- [THE INPUT]
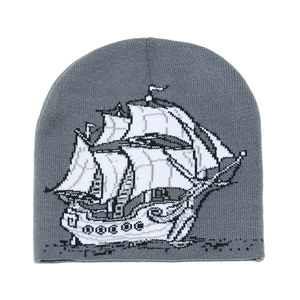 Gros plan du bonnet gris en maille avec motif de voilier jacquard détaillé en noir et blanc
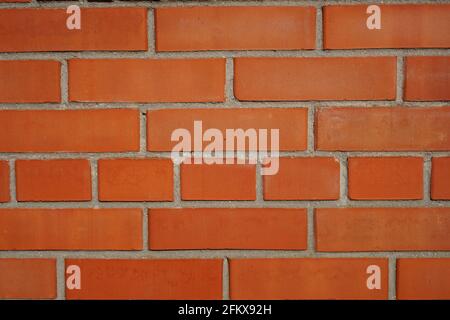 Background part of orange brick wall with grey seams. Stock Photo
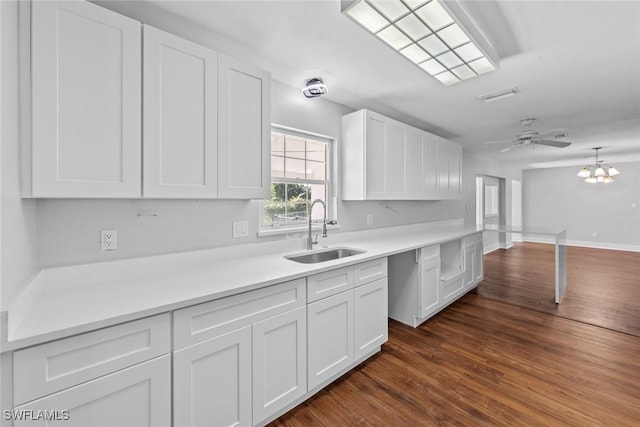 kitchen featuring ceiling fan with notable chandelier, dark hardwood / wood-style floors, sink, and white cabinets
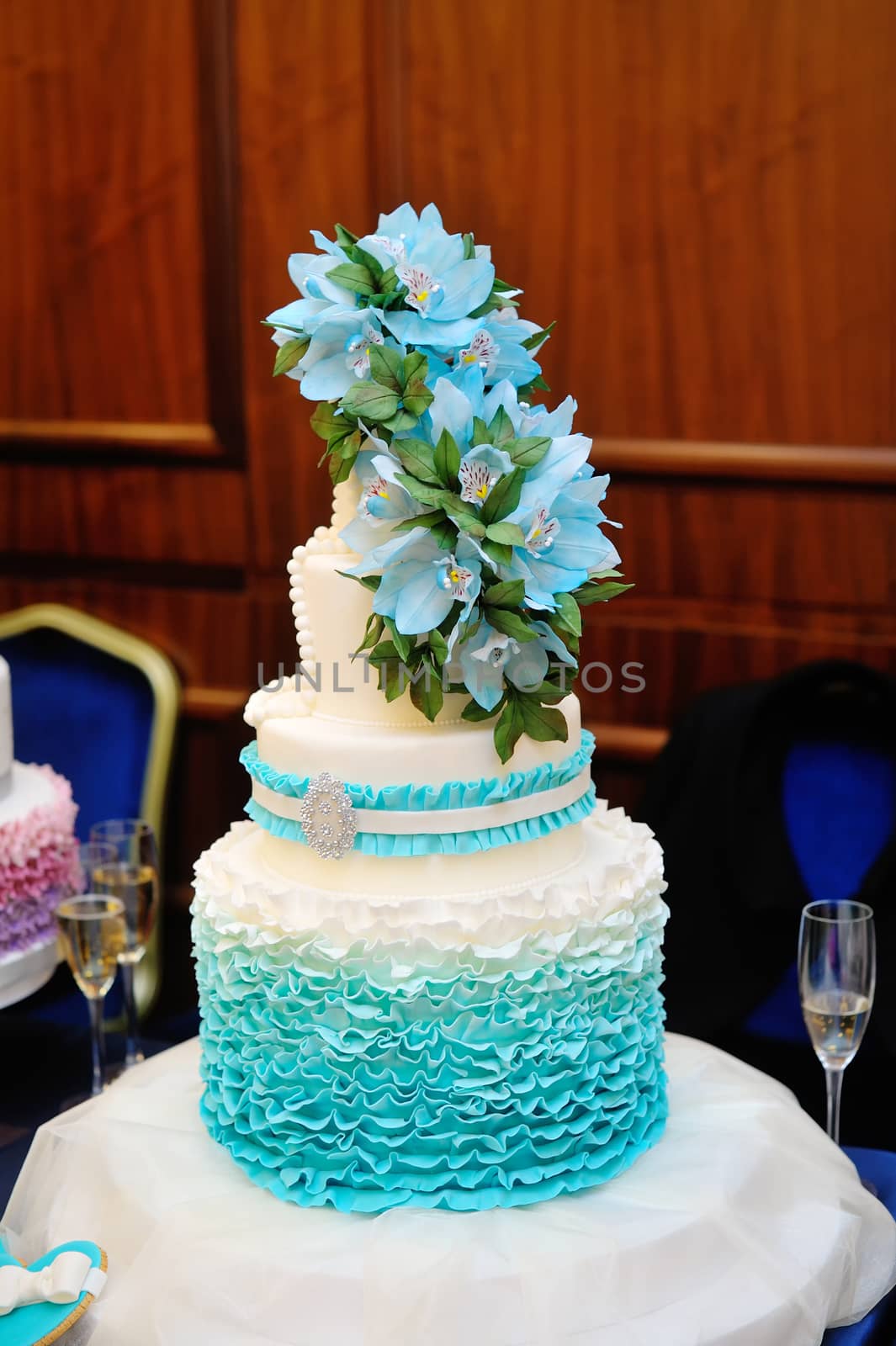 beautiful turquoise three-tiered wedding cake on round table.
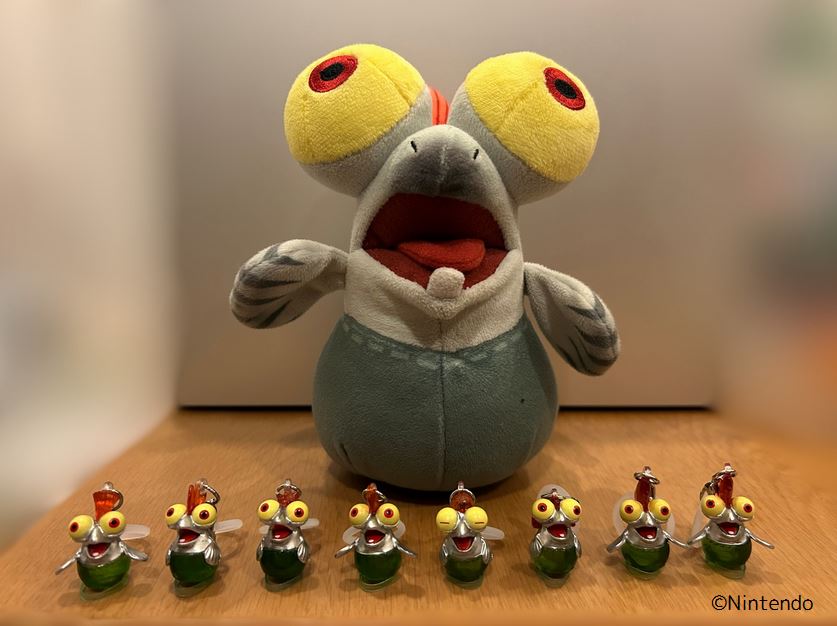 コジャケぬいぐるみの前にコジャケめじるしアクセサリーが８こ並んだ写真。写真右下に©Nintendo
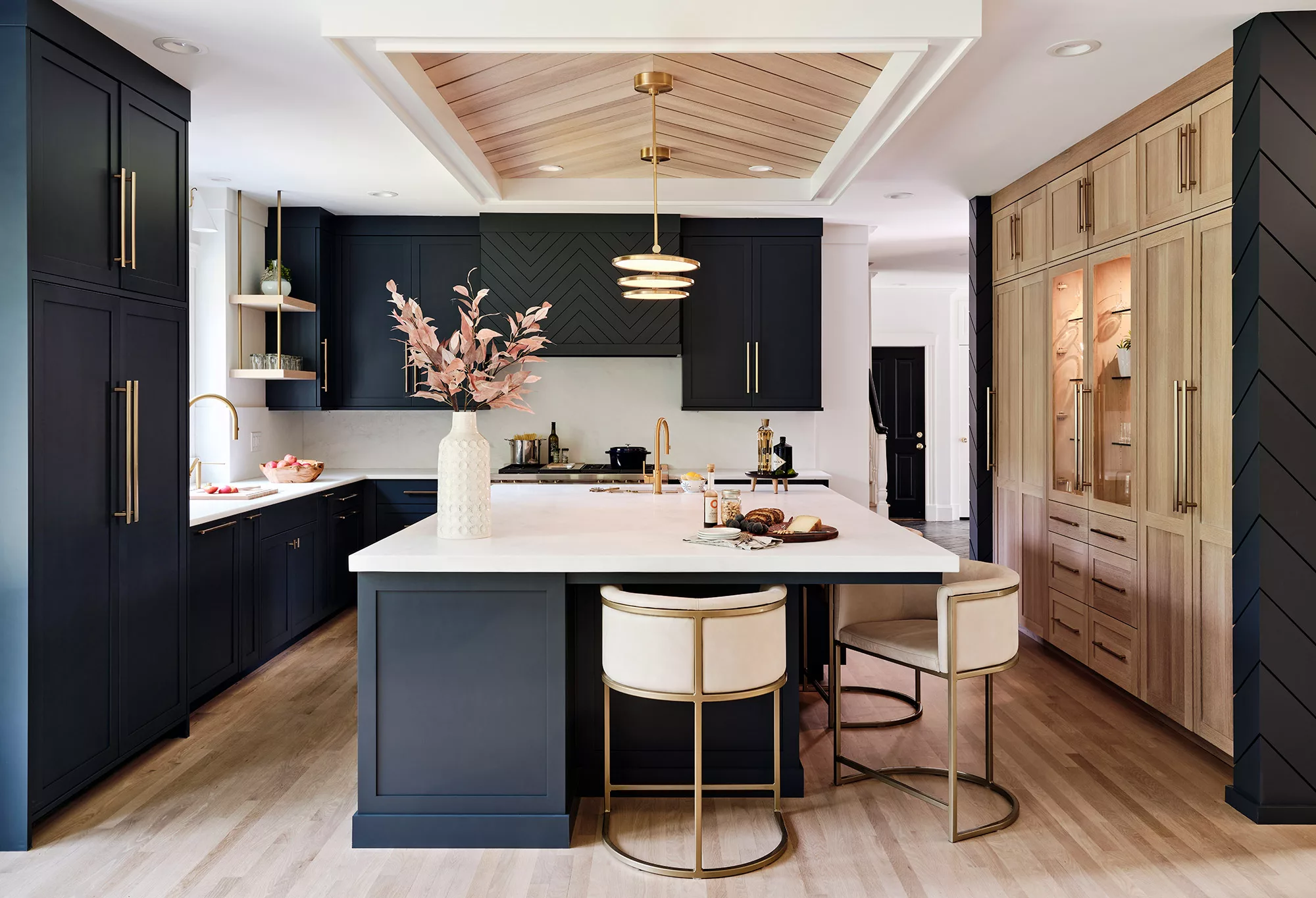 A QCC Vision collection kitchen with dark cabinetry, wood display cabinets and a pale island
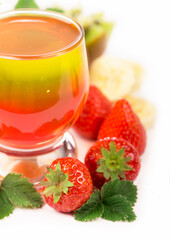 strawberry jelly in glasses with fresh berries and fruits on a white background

- [TASK DIRECTIONS] The output must start at the line holding "kitchen featuring ceiling", end at the last line of the listing above, and show each line exactly; please omit all pictures.

- [TASK RESULT]
 kitchen featuring ceiling fan with notable chandelier, dark hardwood / wood-style floors, sink, and white cabinets
 beautiful turquoise three-tiered wedding cake on round table.
 コジャケぬいぐるみの前にコジャケめじるしアクセサリーが８こ並んだ写真。写真右下に©Nintendo
 A QCC Vision collection kitchen with dark cabinetry, wood display cabinets and a pale island
 strawberry jelly in glasses with fresh berries and fruits on a white background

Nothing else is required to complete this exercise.